5 Hong Kong Non-public Cooks to Watch

From the ashes of F&B establishments ravaged by covid-19 restrictions rises a new generation of private kitchens and chefs for hire, wowing us in the comfort of our own homes with technique, sharp tools and ever-changing seasonal menus. Join us to get a glimpse into their stories, cooking styles and all things delicious.


Christopher Ho

Chris Ho enjoyed cooking and trying different foods as a youngster, but his journey as a chef began in 2016 when he met Eric Räty, Arbor’s chef de cuisine. Räty showed Ho the way around a restaurant kitchen, inspiring him to take his cooking to the next level. After Ho’s dishes featured on Räty’s Instagram, notable restaurants around town began to approach the former to collaborate on pop-ups.
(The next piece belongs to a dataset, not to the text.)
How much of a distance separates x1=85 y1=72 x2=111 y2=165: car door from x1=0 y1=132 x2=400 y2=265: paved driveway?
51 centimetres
Since then, the passionate home cook-turned-chef has been impressing locals with innovative dishes that include his signature Cold Soy Milk Broth Matcha Udon topped with Uni, served in a quintessentially Hong Kong receptacle – a cup noodle container.


Marissa Lau

Marissa Lau’s life as a private chef began with her MM Kitchen Instagram page. An avid home cook, she started posting her dishes on social media to broaden and share her experience. Small-order requests from friends grew into private catering services, and the bookings haven’t stopped since.


George Ip

George Ip is a shining example of starting a second (third or fourth) life through exploring new hobbies or passions. After he’d retired, he met the prominent food writer and cookbook author Chan Kei-lum, and the two became fast friends, bonding over their mutual love for music and good food. As Chan was writing a new cookbook, Ip helped out with the photography and, through the camera lens, soon became familiar with the dishes and techniques. This ignited Ip’s interest to try out his friend’s recipies – and that quickly turned into weekly meals with friends and family. George Private Kitchen slowly came to fruition, with Ip’s first event being a fundraising dinner for his alma mater, followed by a series of pop-ups and private bookings.


Dorian Le Bigot

Working in luxury fashion for most of his life gave Dorian Le Bigot little chance to train professionally as a chef, but his passion for cooking drove him to spend most of his free time honing his skills and techniques, and developing his own recipies influenced heavily by French cooking. Booking inquiries started pouring in after he organised a few supper clubs with close friends and KTCHN was eventually born in 2020 after Le Bigot found his cosy space in Chai Wan.


Sheila Fu

Cooking for loved ones and catering for parties at home were favourite pastimes for Sheila Fu even as a child. That passion grew with age until Fu interned at hotels and restaurants, when she became discouraged by the long hours and unsocial shifts. Indeed, until covid 19 hit she’d decided that a career in cookery was unlikely, but after pandemic measures ruled out dining at restaurants, she took it up once more for friends and family at home. With a bit of nudging from them, Fu then decided to take the leap and begin her journey as a private chef for hire.